Paul, der noch immer nicht verstand, was den Freund in jener Nacht so aufgebracht hatte, versuchte noch einmal, ihn zum Reden zu bringen: »Nun gut. Du musst wissen, ob du es mir erklären willst, oder ob du dich weiter in nichtssagende Phrasen flüchtest. So werde ich dich jedenfalls nicht verstehen können und die anderen vermutlich auch nicht. Meine Güte, war es wirklich nur die Frage nach den Prinzen?«

»Seit wann versuchst du denn überhaupt, irgendetwas zu verstehen?«, fragte Robert bissig. »Mensch Paul! So kenne ich dich ja gar nicht.«

»Na dann lerne mich doch jetzt so kennen.«, konterte dieser und fügte hinzu, Robert gehöre auch nicht zu den Menschen, die offen und ehrlich sagten, was sie dachten und fühlten.

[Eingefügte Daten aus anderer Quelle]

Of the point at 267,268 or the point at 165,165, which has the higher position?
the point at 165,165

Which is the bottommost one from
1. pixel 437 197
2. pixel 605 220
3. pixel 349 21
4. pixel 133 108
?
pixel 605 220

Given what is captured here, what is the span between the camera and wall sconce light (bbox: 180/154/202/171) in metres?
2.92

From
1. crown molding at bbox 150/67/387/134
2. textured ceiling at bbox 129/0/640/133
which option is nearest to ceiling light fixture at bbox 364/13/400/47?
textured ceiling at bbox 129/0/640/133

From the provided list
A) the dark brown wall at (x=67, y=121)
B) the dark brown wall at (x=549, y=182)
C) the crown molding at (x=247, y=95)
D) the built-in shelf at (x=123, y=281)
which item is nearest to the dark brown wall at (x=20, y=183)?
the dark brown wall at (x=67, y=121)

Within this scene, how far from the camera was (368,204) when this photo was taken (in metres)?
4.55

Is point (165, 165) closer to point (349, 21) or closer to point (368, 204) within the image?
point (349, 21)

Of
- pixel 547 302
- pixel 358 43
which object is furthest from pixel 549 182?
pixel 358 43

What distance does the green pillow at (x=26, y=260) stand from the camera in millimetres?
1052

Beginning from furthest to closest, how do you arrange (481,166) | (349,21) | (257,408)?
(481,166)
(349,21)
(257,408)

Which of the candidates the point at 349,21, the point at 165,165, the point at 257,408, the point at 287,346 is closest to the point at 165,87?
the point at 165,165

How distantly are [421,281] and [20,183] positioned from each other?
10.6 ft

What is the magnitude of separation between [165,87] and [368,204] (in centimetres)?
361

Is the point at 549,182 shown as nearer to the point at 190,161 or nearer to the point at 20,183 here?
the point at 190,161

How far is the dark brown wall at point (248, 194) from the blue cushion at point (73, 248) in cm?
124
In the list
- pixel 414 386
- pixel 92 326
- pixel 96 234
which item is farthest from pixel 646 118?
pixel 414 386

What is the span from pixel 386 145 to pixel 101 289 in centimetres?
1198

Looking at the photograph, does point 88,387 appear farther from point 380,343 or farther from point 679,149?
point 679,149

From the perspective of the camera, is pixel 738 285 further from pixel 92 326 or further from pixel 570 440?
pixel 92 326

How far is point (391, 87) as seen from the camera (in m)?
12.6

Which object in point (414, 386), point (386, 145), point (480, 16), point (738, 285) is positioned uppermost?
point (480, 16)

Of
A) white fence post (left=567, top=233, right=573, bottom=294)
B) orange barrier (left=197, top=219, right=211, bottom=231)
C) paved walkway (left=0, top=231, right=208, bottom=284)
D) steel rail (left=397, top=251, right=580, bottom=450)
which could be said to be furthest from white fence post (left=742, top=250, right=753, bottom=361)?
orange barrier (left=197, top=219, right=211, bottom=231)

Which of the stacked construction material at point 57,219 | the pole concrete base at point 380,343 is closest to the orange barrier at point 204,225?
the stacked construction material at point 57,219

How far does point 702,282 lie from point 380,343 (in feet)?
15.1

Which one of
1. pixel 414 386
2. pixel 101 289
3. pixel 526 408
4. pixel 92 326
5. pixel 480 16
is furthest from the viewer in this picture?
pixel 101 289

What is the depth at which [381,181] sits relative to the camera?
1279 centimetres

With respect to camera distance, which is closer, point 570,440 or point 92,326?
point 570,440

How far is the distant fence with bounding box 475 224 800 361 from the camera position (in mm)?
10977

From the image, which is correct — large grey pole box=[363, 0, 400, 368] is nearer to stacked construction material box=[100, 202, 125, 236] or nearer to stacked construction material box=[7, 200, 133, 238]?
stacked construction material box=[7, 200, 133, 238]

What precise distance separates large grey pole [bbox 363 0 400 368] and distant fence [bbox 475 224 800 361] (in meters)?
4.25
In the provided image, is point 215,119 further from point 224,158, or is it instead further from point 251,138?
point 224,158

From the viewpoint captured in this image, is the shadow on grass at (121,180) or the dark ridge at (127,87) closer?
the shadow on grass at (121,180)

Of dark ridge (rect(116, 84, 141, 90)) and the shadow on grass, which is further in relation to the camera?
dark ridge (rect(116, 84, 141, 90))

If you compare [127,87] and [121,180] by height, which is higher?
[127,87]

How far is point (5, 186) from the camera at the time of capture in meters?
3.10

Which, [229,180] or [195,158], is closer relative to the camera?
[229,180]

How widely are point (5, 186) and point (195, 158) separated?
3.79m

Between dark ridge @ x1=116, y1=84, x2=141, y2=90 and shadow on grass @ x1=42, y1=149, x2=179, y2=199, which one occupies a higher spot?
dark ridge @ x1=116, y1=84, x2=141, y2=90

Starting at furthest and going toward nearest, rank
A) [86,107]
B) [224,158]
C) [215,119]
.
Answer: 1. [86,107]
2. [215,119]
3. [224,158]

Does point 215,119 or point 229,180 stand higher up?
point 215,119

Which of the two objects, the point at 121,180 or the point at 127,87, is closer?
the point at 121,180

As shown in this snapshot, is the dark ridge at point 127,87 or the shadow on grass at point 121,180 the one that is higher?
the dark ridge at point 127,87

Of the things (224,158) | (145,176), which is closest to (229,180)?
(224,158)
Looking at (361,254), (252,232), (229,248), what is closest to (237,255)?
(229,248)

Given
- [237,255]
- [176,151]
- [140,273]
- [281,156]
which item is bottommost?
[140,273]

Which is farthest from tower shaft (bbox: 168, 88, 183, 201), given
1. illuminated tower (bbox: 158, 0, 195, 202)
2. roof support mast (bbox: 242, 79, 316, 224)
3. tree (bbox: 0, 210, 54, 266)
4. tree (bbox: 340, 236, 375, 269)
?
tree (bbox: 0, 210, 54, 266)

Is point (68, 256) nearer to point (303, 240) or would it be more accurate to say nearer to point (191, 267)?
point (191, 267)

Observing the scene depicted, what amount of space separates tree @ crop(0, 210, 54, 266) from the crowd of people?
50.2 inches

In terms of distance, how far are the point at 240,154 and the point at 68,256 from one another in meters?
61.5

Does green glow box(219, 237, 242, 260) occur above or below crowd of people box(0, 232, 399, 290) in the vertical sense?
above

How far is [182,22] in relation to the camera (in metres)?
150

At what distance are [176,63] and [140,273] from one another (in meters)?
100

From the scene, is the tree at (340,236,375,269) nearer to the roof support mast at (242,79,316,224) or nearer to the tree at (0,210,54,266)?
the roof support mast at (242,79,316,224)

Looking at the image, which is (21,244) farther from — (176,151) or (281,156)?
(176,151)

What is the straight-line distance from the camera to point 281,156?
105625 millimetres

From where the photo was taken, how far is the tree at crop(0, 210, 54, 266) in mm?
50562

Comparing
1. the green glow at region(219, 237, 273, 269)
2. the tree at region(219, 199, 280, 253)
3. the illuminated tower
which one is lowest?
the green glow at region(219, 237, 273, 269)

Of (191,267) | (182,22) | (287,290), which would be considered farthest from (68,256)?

»Du hast wirklich nicht mitbekommen, was vor sich geht, nicht wahr?«, fragte Robert nachdenklich und sah Paul mit einer Miene an, die tiefstes Bedauern ausdrückte. »Aber wahrscheinlich ging es bei dir auch nicht anders. Für dich hat es bestimmt ganz anders ausgesehen. Vielleicht wirst du bald verschiedene Dinge aus einer anderen Perspektive sehen.«

»Kannst du dich nicht endlich etwas klarer ausdrücken?«, insistierte Paul. »Was habe ich nicht mitbekommen und was bitte schön sollte sich ändern? Um was geht es dir eigentlich?«

Robert blickte ins Leere und schien nur noch körperlich anwesend zu sein. Wären seine Augen nicht geöffnet gewesen, man hätte meinen können, er schlafe. Wo auch immer sich seine Gedanken gerade befanden, von einer Stimme, die klang, als habe sie Jahrhunderte gebraucht, um Pauls Ohren zu erreichen, drangen dumpf wabbernde Töne in die Wirklichkeit, die, in Sprache übersetzt, völlig absurd klangen und Paul zum Nachfragen zwangen: »Frauen? Was ist mit Frauen?«

»Nun gut. Dann werde ich dir mal eine Frage stellen: Kommt es dir nicht auch so vor, als würden die Frauen immer mehr zu Männern werden?«

»Was?«, rief Paul verblüfft aus und hatte Mühe, sich das Lachen zu verkneifen. »Wie soll ich mir das denn bitte schön vorstellen?«

Und Robert antwortete: »Von ihrem Verhalten aus betrachtet natürlich! Was hast du denn geglaubt? Ihre Körper habe ich jedenfalls nicht im Sinn.«

»Ja wirklich?! Und ich dachte schon . . . Aber was in ihrem Verhalten ist denn so männlich?«, wollte Paul wissen und drängte auf eine Antwort. Lange starrten sie sich an: Paul, auf eine Erklärung wartend und Robert, nicht sicher, ob er nicht bereits viel zu viel gesagt hatte.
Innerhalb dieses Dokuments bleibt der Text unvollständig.